Homer was going through the daily e-mails with the TV providing background noise, when something caught his attention. The happy couple with the pasted on smiles were telling the world about a wonderful new product that you spray into your toilet bowl before doing your business, and it makes your crap smell like lemongrass. Supposedly, four or five spritzes forms a film barrier atop the water, and that traps the foul smelling stuff, keeping your bathroom pleasantly fresh. Certainly the greatest triumph of American ingenuity since that guy combined the plastic spoon and plastic fork and came up with the spork.

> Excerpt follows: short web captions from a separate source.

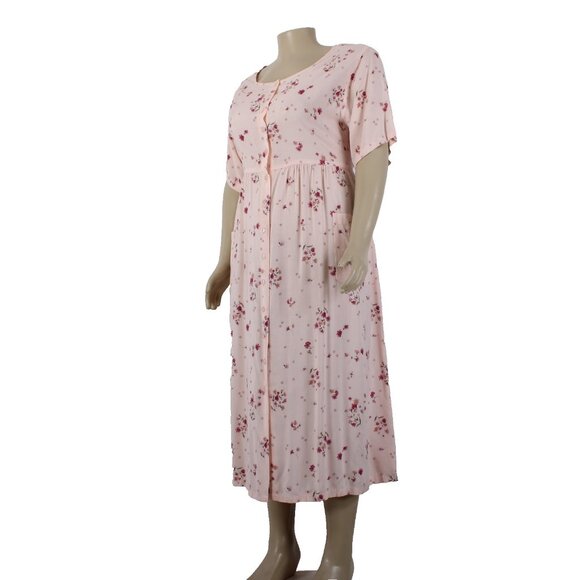 Erika II Sz 3X Dress Pink Magenta Floral Pocket Unlined 100% Cotton Dress - Picture 5 of 15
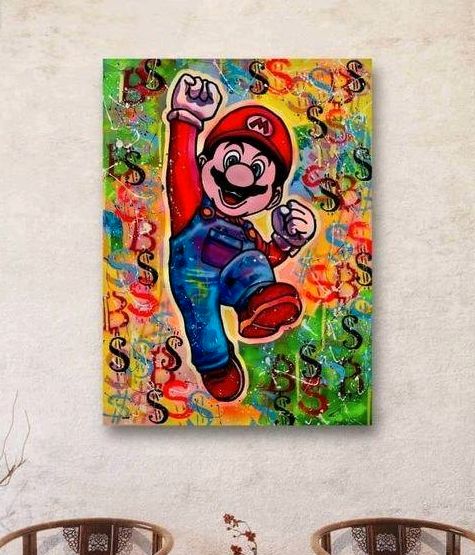 ✅ Antony - Súper Mario / 80x60cm, Acrylbild, Handgemalt, Art in Horstmar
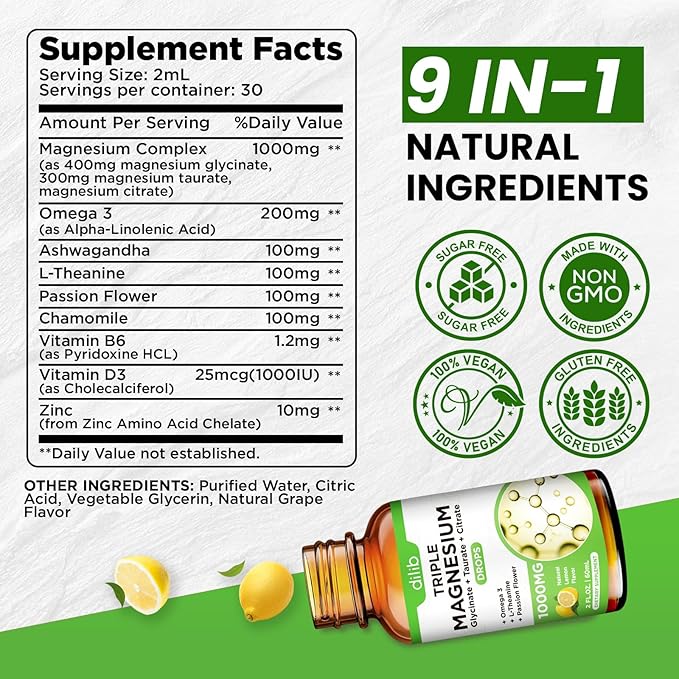 Liquid Magnesium Glycinate Supplement 1000mg, Calm Magnesium Citrate, Taurate Drops with Omega 3, Zinc, Ashwagandha, L-Theanine, Chamomile for Sleep, Mood, Stress Relief, Bone, Muscle, Lemon Flavor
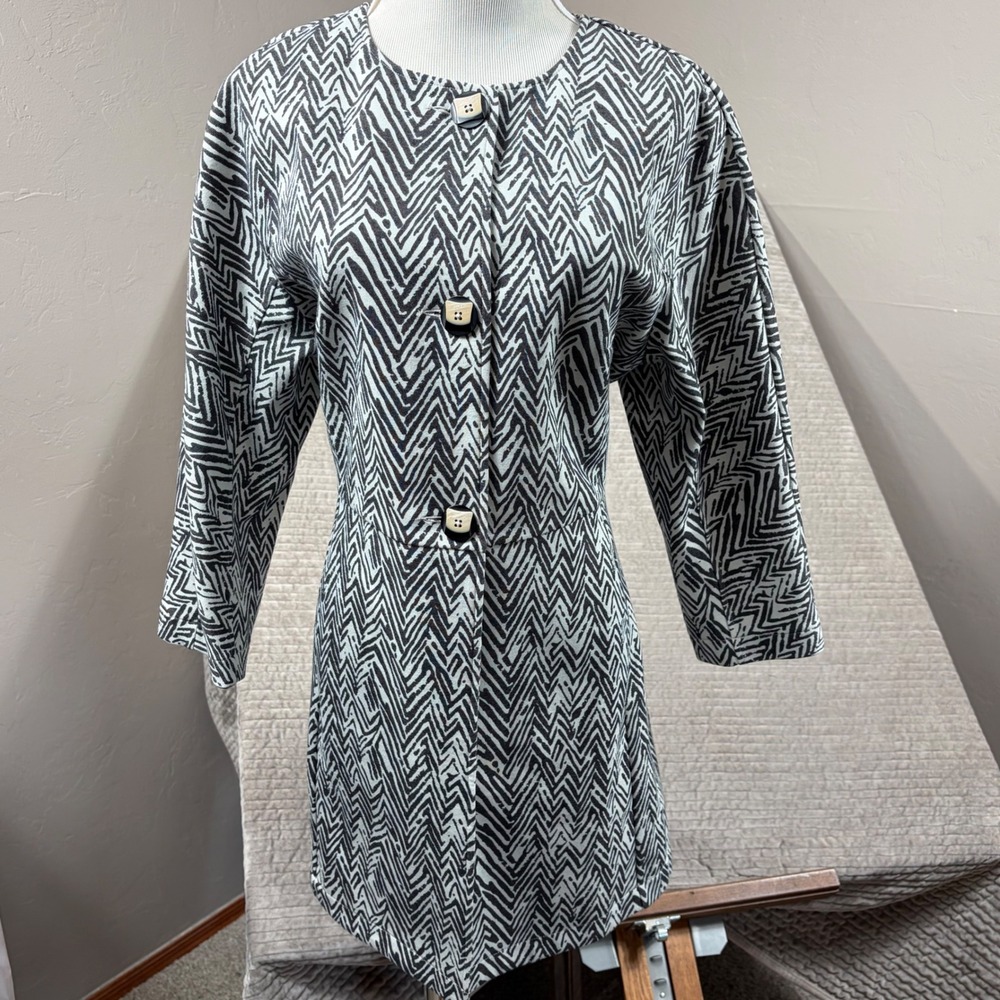 Cabi Zebra Topper Jacket Black White Chevron Print Button Front Coat 3034 Large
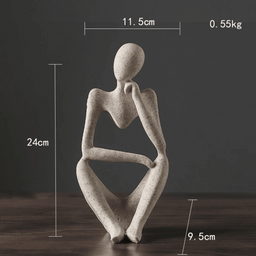 Set 2 Escultura Pensador De Resina Abstracta Moderna Arenisca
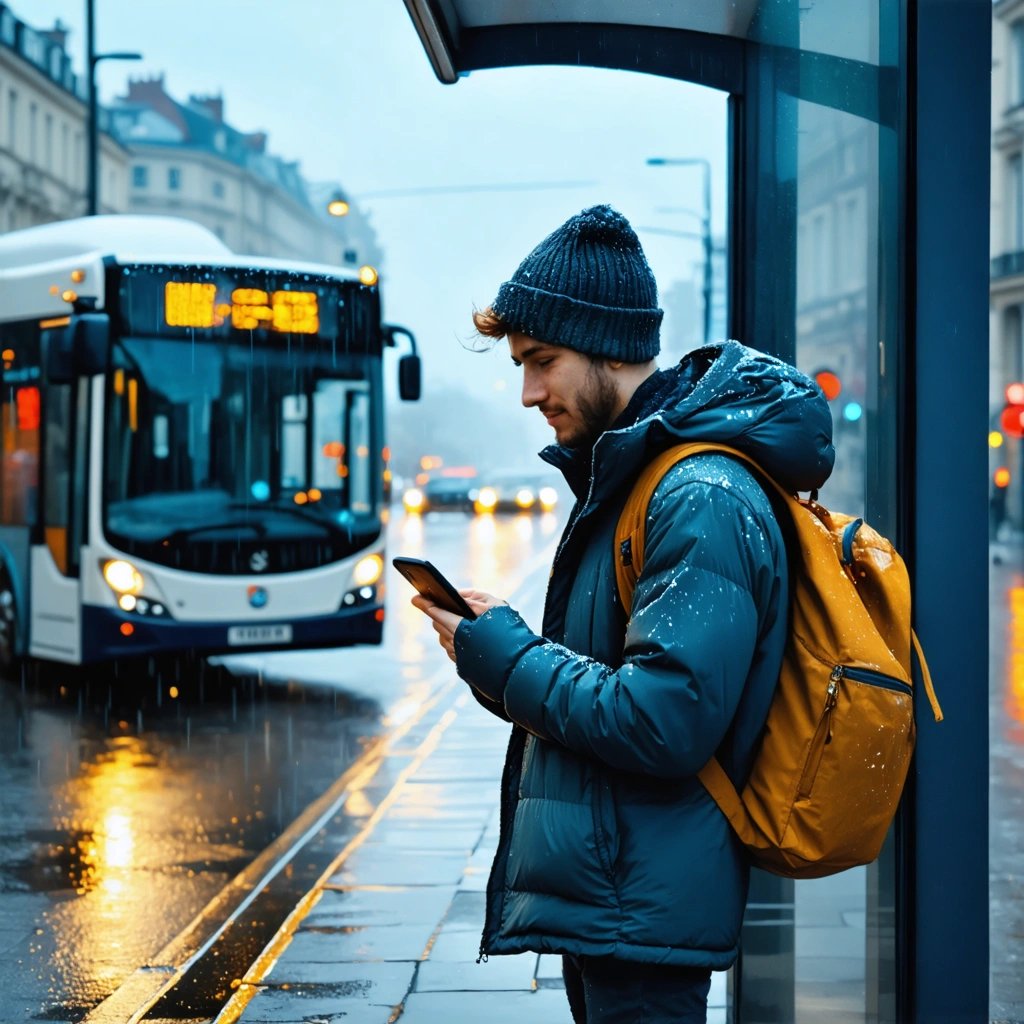 Une personne utilise son smartphone à un arrêt de bus sous la pluie, un bus s'approche dans une ville européenne le soir, illustrant l'aide des applications de transport.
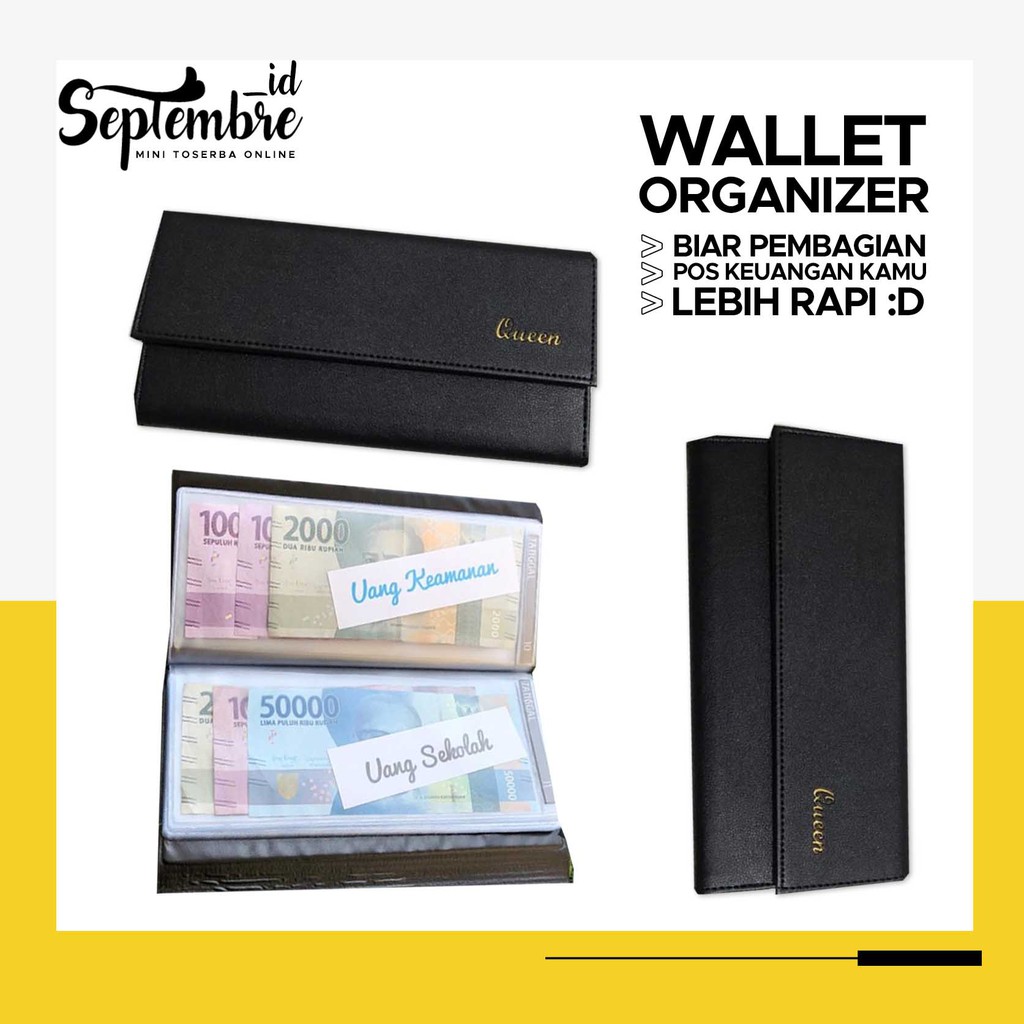 Wallet Organizer Dompet Pengatur Keuangan Dompet Disiplin Keuangan Dompet Uang Bulanan - Hitam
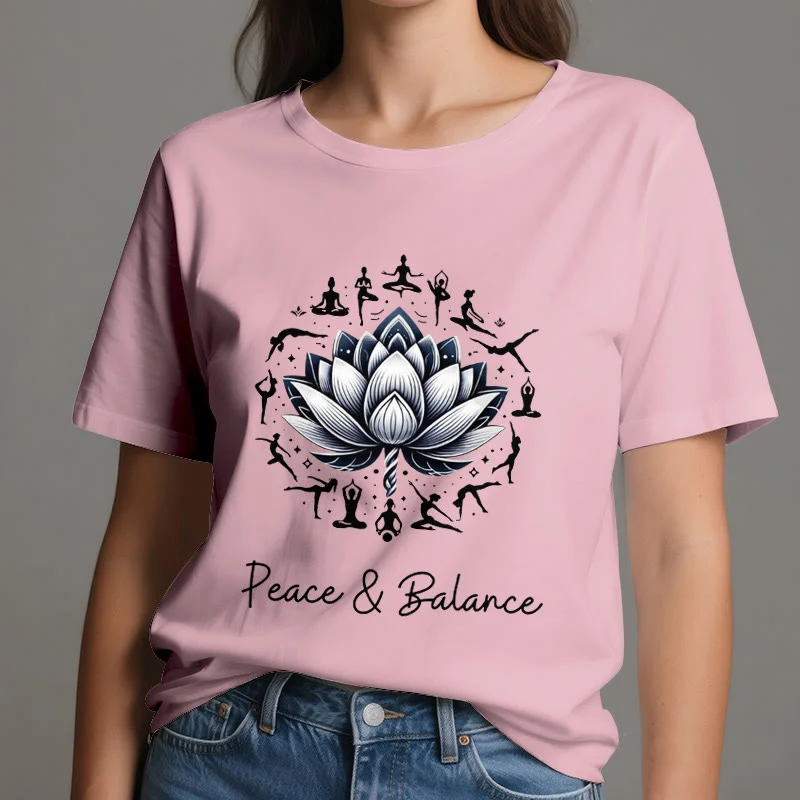 Olivenorma "PEACE & BALANCE" Lotus Yoga Tee Baumwoll-T-Shirt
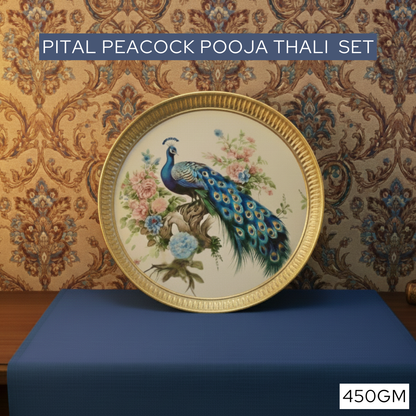 Pital Peacock Pooja Thali Set made from pure brass with ghanti, diya, dhoop dani and kumkum box for home temple and Hindu rituals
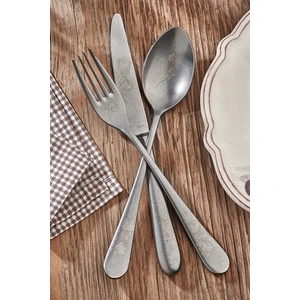 - Epsilon Serisi - Retro - Çiçek Desenli - 42 Parça Çatal Kaşık Bıçak Takımı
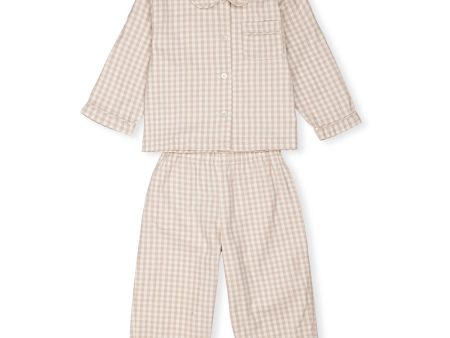 Lalaby Beige Gingham Classic Pyjamas Online Hot Sale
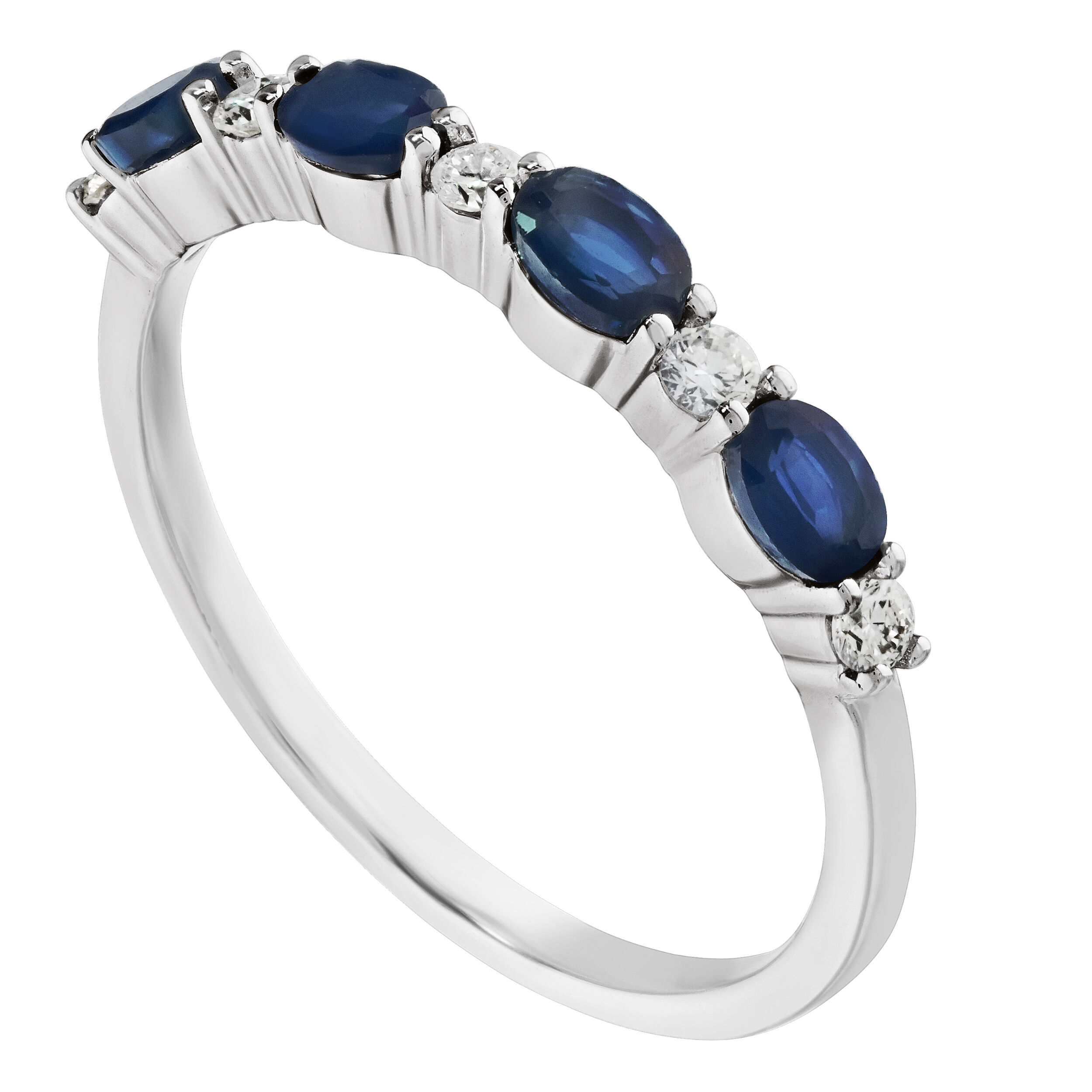 TriUnity&trade; 14K White Gold Oval Color Stone With Round Diamond Between 0.84 Ctw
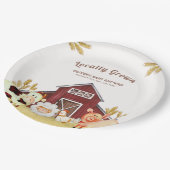 Rustikale Barnyard Farm Animals Baby Dusche Pappteller (Schrägansicht)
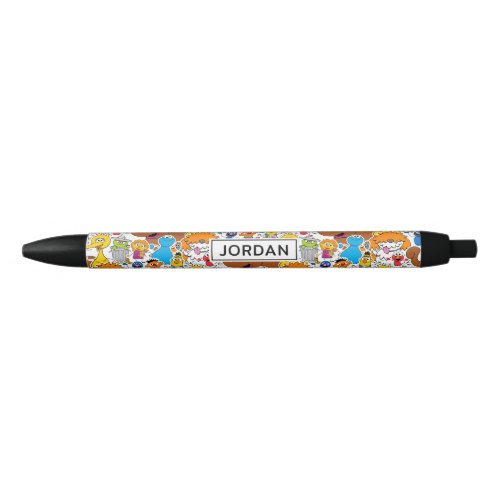 Sesame Street Pals Doodley Pattern  Add Your Name Blue Ink Pen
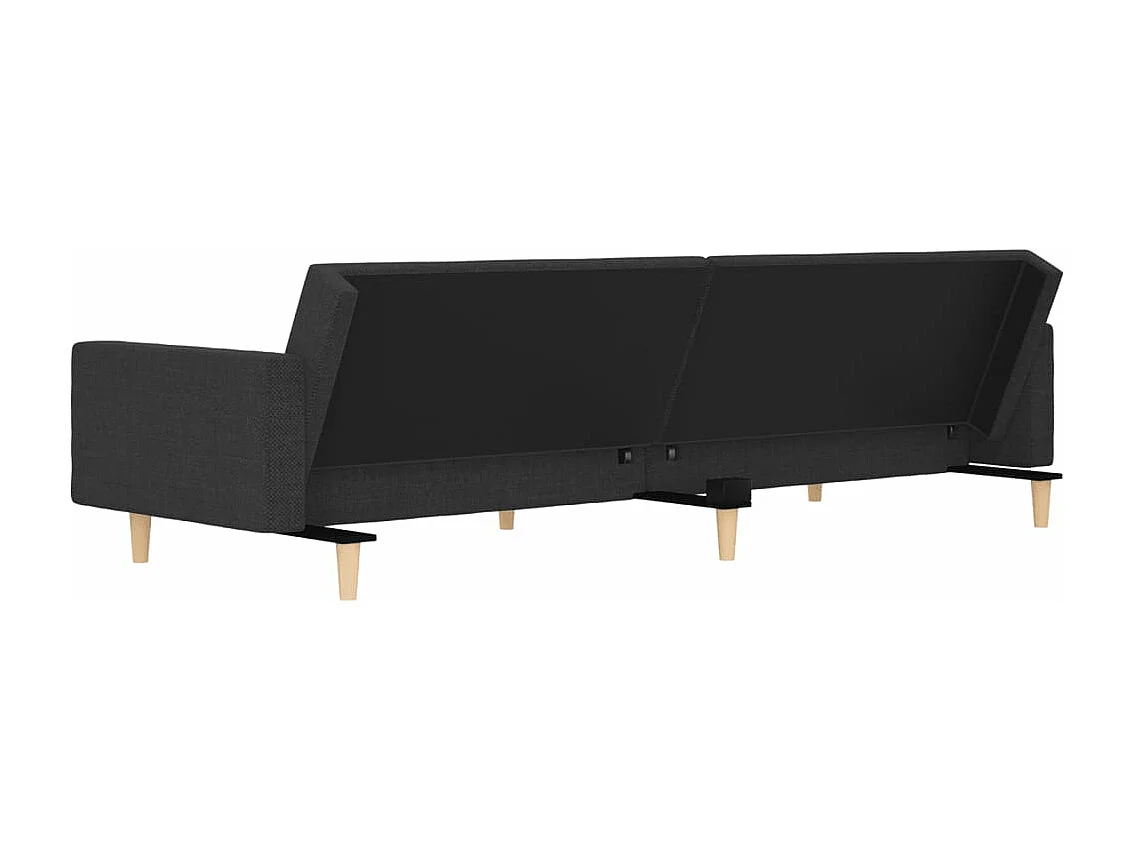 Sofá cama de 2 plazas con dos almohadas tela gris oscuro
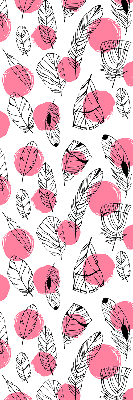 Estor enrollable con estampado de plumas y puntos rosas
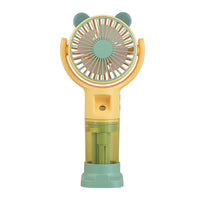 Portable USB Rechargeable Mini Spray Fan with Phone Holder, Handheld/Desktop Personal Cooling Fan
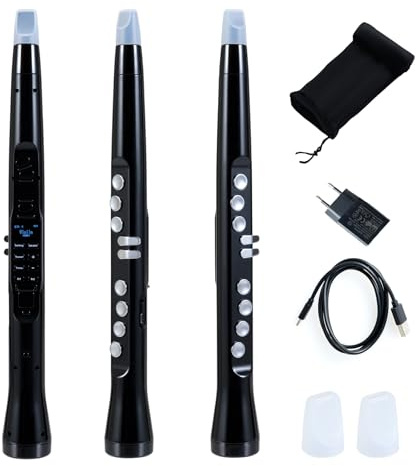 COSTWAY Strumento a Fiato Elettronico, Sassofono Digitale Portatile con MIDI Wireless,LCD HD, 100 Toni, Altoparlante HIFI, Gamma di 4 Ottave e 2 Diteggiature, per Principianti e Adulti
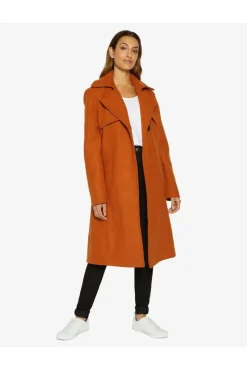 Women De La Creme Fashions Dina Lapel Collar Duster Coat With Belt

And not only did it take a genius to invent this stuff, it took a super genius (like Wile E. Coyote) to come up with the name. Poo-pourri. Really. Poo-pourri. And it's two bottles of the stuff and a portable sprayer to take along in your purse (or manpurse) for only $18.47.


It gets better.


The reason this is on the Christmas in July Weekend is that they have a special Christmas Poo-pourri. Maybe it's specially formulated for Mr Hanky, the Christmas Poo from South Park. But, unlike lemongrass, Christmas Poo-pourri has the scent of holly, citrus, and cinammon. Nothing like adding a festive air (so to speak) to your holiday crapulence.


Unfortunately, they sold out of the stuff, but you can be placed on a waitlist. I am not making this up.


Homer suggests this as a wonderful Christmas gift, especially for Browns and Ravens fans, who are so full of it and in need of the stuff. But don't bother sending any of it to that Tom Brady guy or his hottie wife Gisele, because, as we all know, their shit doesn't stink.


Merry Christmas again, and enjoy your pony.